[Development] Deprecating QFile::encodeName/decodeName

Thiago Macieira thiago.macieira at intel.com
Tue Jun 5 15:01:51 CEST 2012


On terça-feira, 5 de junho de 2012 13.20.36, João Abecasis wrote:
> If they're no-op and we have no intention of reviving them, then this is
> the right time to completely remove them. Carrying around this cruft
> for no good reason doesn't help anyone.

We can remove them like we did QTextCodec::setCodecForCStrings. The number of 
people using those functions in the world must be countable in the fingers of 
one hand.

> > Rationale:
> > 
> > Those two functions have been present in Qt since at least Qt 2 (see
> > [1] and [2]). Their purpose was to convert the UTF-16-based QString
> > filenames to the local filesystem encodings on Unix systems. Back in
> > those days, some people had file names encoded with a different
> > encoding than the locale -- for example, UTF-8 for the file names and
> > Latin 1 or 15 for the data, or vice versa.
> > 
> > For that reason, Qt developers should use QFile::encodeName when
> > converting a QString for use in the POSIX C function calls, and
> > similarly use QFile::decodeName when converting data from the POSIX
> > calls to QString.
> > 
> > That concept is broken.
> 
> I would not go as far as saying that the concept is broken, but it
> definitely isn't portable. One big issue is that nowadays we don't use
> an 8-bit encoding on Windows and those functions assume QString <->
> QByteArray conversions.

I called it broken due to the ambiguity when it comes to interpreting data 
that may or may not contain file names, like command-line arguments. See the 
next paragraph of what I had written.

Codecs must never be used in a situation where there's an ambiguity on what 
the encoding is. That will lead to mojibake sooner or later.

(Extracted data entries)

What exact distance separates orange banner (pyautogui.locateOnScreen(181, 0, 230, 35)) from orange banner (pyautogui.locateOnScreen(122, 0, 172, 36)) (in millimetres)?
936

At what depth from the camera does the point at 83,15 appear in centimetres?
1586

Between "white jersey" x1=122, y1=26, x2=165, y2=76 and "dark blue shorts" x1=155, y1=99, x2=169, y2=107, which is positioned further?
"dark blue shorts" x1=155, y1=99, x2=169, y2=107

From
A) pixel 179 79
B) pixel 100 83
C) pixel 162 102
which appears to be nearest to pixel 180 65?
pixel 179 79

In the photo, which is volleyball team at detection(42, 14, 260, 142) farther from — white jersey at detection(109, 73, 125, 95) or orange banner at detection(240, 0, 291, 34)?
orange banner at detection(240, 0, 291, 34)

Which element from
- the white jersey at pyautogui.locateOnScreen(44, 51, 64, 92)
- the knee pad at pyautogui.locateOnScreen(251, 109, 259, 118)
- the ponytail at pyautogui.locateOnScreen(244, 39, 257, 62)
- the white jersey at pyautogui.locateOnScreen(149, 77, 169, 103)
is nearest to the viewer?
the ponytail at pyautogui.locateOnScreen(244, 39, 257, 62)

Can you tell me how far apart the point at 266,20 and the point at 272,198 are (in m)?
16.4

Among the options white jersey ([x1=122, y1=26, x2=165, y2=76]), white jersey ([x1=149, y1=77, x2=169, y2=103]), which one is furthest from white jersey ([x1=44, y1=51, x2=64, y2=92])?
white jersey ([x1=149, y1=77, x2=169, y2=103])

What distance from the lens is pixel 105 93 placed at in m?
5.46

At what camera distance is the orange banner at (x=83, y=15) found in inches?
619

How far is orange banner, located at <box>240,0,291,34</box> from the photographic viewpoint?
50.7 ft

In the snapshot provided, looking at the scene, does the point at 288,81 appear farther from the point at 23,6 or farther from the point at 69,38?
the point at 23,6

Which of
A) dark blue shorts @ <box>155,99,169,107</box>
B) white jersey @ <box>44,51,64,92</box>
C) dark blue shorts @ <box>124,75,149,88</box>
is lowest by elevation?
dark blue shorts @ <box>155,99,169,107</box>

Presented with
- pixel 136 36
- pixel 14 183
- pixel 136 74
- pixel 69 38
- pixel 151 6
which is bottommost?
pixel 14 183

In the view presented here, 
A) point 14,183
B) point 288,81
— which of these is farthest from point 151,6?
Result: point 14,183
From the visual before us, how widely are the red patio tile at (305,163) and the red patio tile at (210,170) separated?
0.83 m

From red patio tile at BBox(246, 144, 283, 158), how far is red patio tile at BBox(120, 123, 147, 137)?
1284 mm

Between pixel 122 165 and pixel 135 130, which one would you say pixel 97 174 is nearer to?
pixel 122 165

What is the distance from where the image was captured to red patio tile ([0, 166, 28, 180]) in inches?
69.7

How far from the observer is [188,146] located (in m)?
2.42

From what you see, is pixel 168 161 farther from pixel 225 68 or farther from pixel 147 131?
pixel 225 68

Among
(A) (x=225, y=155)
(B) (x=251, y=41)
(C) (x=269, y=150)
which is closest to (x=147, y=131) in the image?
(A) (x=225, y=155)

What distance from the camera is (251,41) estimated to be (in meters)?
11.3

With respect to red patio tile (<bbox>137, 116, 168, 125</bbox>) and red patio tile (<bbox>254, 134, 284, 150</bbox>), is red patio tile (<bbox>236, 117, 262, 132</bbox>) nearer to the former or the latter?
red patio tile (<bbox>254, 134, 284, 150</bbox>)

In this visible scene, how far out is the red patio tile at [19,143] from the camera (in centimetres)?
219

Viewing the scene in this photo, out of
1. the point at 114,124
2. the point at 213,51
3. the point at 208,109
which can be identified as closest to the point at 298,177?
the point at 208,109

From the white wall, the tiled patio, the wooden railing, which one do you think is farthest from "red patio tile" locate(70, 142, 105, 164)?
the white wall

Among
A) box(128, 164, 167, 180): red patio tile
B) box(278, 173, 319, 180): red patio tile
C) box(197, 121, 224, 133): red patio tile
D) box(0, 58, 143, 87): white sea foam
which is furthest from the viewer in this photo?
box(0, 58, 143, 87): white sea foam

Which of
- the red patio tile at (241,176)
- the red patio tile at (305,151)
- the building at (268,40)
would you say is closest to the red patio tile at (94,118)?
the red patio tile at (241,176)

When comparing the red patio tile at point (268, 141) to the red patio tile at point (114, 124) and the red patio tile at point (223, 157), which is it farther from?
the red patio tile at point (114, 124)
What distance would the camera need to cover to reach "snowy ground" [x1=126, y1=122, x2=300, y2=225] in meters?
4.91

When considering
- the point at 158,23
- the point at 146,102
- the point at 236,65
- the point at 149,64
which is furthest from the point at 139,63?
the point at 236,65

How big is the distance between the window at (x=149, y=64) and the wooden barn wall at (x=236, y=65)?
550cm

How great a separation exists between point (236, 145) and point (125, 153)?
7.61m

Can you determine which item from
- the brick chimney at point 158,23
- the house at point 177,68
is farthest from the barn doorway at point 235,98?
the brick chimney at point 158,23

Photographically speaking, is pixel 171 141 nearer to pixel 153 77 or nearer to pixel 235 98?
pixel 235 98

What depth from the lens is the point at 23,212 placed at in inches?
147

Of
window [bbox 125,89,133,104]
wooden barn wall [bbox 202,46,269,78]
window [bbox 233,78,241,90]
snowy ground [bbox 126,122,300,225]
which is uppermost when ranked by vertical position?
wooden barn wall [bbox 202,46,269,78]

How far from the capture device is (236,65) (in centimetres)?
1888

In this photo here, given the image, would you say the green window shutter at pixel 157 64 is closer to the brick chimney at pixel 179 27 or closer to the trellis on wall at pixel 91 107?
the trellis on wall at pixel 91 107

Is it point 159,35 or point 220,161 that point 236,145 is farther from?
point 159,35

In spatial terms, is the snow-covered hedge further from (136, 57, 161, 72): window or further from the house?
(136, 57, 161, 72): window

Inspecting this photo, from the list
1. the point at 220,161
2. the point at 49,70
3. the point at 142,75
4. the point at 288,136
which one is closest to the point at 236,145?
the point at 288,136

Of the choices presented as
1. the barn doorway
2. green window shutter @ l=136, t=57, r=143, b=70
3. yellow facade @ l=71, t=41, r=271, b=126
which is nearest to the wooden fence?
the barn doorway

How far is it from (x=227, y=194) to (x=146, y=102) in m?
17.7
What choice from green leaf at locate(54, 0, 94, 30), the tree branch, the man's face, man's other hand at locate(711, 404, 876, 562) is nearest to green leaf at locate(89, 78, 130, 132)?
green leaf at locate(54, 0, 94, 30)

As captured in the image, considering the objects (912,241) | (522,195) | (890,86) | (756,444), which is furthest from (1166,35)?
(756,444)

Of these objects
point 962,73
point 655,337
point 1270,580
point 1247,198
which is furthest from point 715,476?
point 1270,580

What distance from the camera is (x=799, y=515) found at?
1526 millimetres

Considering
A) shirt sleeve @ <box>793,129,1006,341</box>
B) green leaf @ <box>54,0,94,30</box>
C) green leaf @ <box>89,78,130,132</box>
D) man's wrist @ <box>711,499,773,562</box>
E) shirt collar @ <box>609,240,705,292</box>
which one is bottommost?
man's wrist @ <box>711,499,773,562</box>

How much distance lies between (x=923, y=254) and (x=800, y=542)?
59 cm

### Task instructions
Resume the mailing-list post on deprecating QFile::encodeName and decodeName, starting right after its last sentence.

### Task response
> > The POSIX calls are not the only source of strings. There are more,
> > like for example the command-line and data found in files. When
> > parsing the command- line, QCoreApplication applies
> > QString::fromLocal8Bit indiscriminately, since it doesn't know which
> > arguments refer to files and which ones don't. If you're reading from
> > a file, you're likely to do the same or to use QTextStream, which
> > amounts to the same problem.
> > 
> > Moreover, if you're going to print a file name to a file, what do you
> > use? When communicating with other programs, what encoding should be
> > used? How about reporting information on the terminal (stdout and
> > stderr)? Similar to QCoreApplication, when you set file names as part
> > of the arguments in QProcess indiscriminately applies toLocal8Bit,
> > since it doesn't know what is a file name and what isn't.
> 
> Here, you are mixing different things: paths on the filesystem, command
> line arguments and configuration settings. In the end it's all about
> strings and each must be interpreted in the context it lives in and not
> what it represents. I find it helpful to think of these things in terms
> of both multi-user systems and users that switch locales (I sometimes do
> this, myself).
> 
> 
> File system paths are meant to survive reboots, and changes of user and
> locale. As such, they should follow a (system-wide) predefined encoding.
> Typically, they're no more than a null-terminated sequence of bytes
> (2-bytes on Windows), where a reserved few are actually meaningful (say,
> '/', ':' and '\0').

Agreed.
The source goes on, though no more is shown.